Text provided start

COLUMBUS, Ohio (AP) — Ohio Gov. John Kasich on Thursday delayed the execution of a killer set to die next week, citing a letter he received from a juror who asked that the inmate be spared.

The Republican Kasich issued a reprieve for Raymond Tibbetts that pushed his Feb. 13 execution forward to mid-October.

Kasich wants the Ohio Parole Board to consider a letter written by ex-juror Ross Geiger, who has said jurors weren’t given enough information about Tibbetts’ tough childhood.

The parole board voted 11-1 last year against mercy for Tibbetts.

In the Jan. 30 letter, Geiger said he believes he and other jurors were misled about the “truly terrible conditions” of Tibbetts’ upbringing.

“After reviewing the material, from the perspective of an original juror, I have deep concerns about the trial and the way it transpired,” Geiger wrote in a letter to the governor. “This is why I am asking you to be merciful.”

Geiger, of suburban Cincinnati, said he was relieved the governor paid attention to such an important issue.

Since “the issue was important enough for me to send a letter, then it has to be important enough for me to follow through with the parole board if they ask,” Geiger told The Associated Press on Thursday.

Tibbetts, 60, was sentenced to die for stabbing Fred Hicks to death at Hicks’ home in 1997. Tibbetts also received life imprisonment for fatally beating and stabbing his wife, 42-year-old Judith Crawford, during an argument that same day over Tibbetts’ crack cocaine habit.

The 67-year-old Hicks had hired Crawford as a caretaker and allowed the couple to stay with him.

Hamilton County prosecutors have argued that Tibbetts’ background doesn’t outweigh his crimes. That includes stabbing Crawford after he’d already beaten her to death, then repeatedly stabbing Hicks, a “sick, defenseless, hearing-impaired man in whose home Tibbetts lived,” they told the parole board.

“In nearly every case this board reviews, inmates assert that their poor childhoods, drugs, or some other reason mitigate their actions,” Ron Springman, an assistant Hamilton County prosecutor, told the board in a 2017 filing. “The mitigation in this case does not overcome the brutality of these murders.”

Text provided end
Dataset section start

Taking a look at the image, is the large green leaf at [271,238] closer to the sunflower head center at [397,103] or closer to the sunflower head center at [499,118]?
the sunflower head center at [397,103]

Dataset section end

# What to work on:
**a)** Please reproduce the part of the article on the delayed execution, everything from "Geiger, of suburban" down to "stay with him.".
**b)** For each statement, say whether the article on the delayed execution supports it, giving yes or no with the deciding words quoted: (i) The parole board voted 11-1 against mercy for Tibbetts. (ii) Hicks was 42 years old. (iii) The reprieve moved the execution to mid-October.
Work from the article on the delayed execution alone.

# Task solutions:
**a)**
Geiger, of suburban Cincinnati, said he was relieved the governor paid attention to such an important issue.

Since “the issue was important enough for me to send a letter, then it has to be important enough for me to follow through with the parole board if they ask,” Geiger told The Associated Press on Thursday.

Tibbetts, 60, was sentenced to die for stabbing Fred Hicks to death at Hicks’ home in 1997. Tibbetts also received life imprisonment for fatally beating and stabbing his wife, 42-year-old Judith Crawford, during an argument that same day over Tibbetts’ crack cocaine habit.

The 67-year-old Hicks had hired Crawford as a caretaker and allowed the couple to stay with him.

**b)**
(i) Yes: "The parole board voted 11-1 last year against mercy for Tibbetts."
(ii) No: "The 67-year-old Hicks had hired Crawford as a caretaker"
(iii) Yes: "pushed his Feb. 13 execution forward to mid-October."